Extract: Begin

Looking at what he got, it looks like they just cut off a piece of regular stainless steel shaft.
It probably depends on the fashion of machining.
What would be the ideal situation? Pick up oilite bushings and machine a spindle to match them? What is the reason this is not done in practice? Could it be that sintered bushings cannot be manufactured with sufficiently accurate dimensions?
And how does this relate to older tech, like per example the design of the Thorens? It was clearly never meant to be an ultratight fit, but until today bushings are smooth and spindle is mirror-like. Is it just too expensive to replicate this today in a 7k turntable? Or does it simply not matter?
They generally come sized so that when they are pressed into a bore, they crush down to closely fit a pre-existing spindle diameter. If you're going to match them to a specific spindle diameter, chances are you will need to bore them for a close running fit.
It would appear to me that the spindle material used for your bearing is too soft.
jeff
Well, that was really my question. It appears to be easier and safer to machine the spindle, rather than the bushings, right? So, why do it the other way round?
But now, please, come back on topic. Or at least tell who's that "St. Claire" with the super oil. As an agnostic I'm not well versed in all these saints...

Extract: End
Input data: Begin

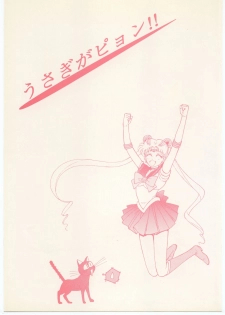 [Dotou no M Kikaku] うさぎがピョン!! (Bishoujo Senshi Sailor Moon) - page 1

Input data: End

* Work instructions:
1. Output the part of the bearing thread starting at "Looking at what" and ending at "simply not matter?".
2. Do these statements agree with the bearing thread? Answer each with yes or no and quote the words that decide it.
(a) Sintered bushings are generally sized to crush down to a pre-existing spindle diameter when pressed into a bore.
(b) The Thorens bearing was designed as an ultratight fit.
(c) One reply judges the spindle material too hard.
3. Write the next part of the bearing thread, picking up after its last sentence.
The listing after the bearing thread is separate material.

* Responses:
1.
Looking at what he got, it looks like they just cut off a piece of regular stainless steel shaft.
It probably depends on the fashion of machining.
What would be the ideal situation? Pick up oilite bushings and machine a spindle to match them? What is the reason this is not done in practice? Could it be that sintered bushings cannot be manufactured with sufficiently accurate dimensions?
And how does this relate to older tech, like per example the design of the Thorens? It was clearly never meant to be an ultratight fit, but until today bushings are smooth and spindle is mirror-like. Is it just too expensive to replicate this today in a 7k turntable? Or does it simply not matter?

2.
(a) Yes: "They generally come sized so that when they are pressed into a bore, they crush down to closely fit a pre-existing spindle diameter."
(b) No: "It was clearly never meant to be an ultratight fit"
(c) No: "It would appear to me that the spindle material used for your bearing is too soft."

3.
NanoLube tm, Nano-Oil tm by StClaire" Metal to Metal Anti Friction Lubricants
Both surfaces need to have a finish which does not remove material as a result of sliding contact. Polishing both is certainly recommended, breaking in the surfaces like piston rings and cylinders in the old days is just so...retro.
jn
Please look at the last pic very closely. It looks like there are steel chips embedded in the side wall of the bronze. That can further attack the spindle.
When I re-worked a 3 jaw chuck that was horrible, I locked a piece of brass rod in the tailstock, brought the 3 jaw hardened steel onto the brass, and used valve grinding compound to remove material of the jaws. The compound embeds itself into the softer material, in my case brass, and abrades the harder material, for me the chucks.
The bushing pictured seems to be embedding the steel chips...I would worry about it grinding down the spindle.
I have attached a picture of a steel pivot from a clock, it was running in a BRASS plate. The brass plate had a little wear, but nothing like this.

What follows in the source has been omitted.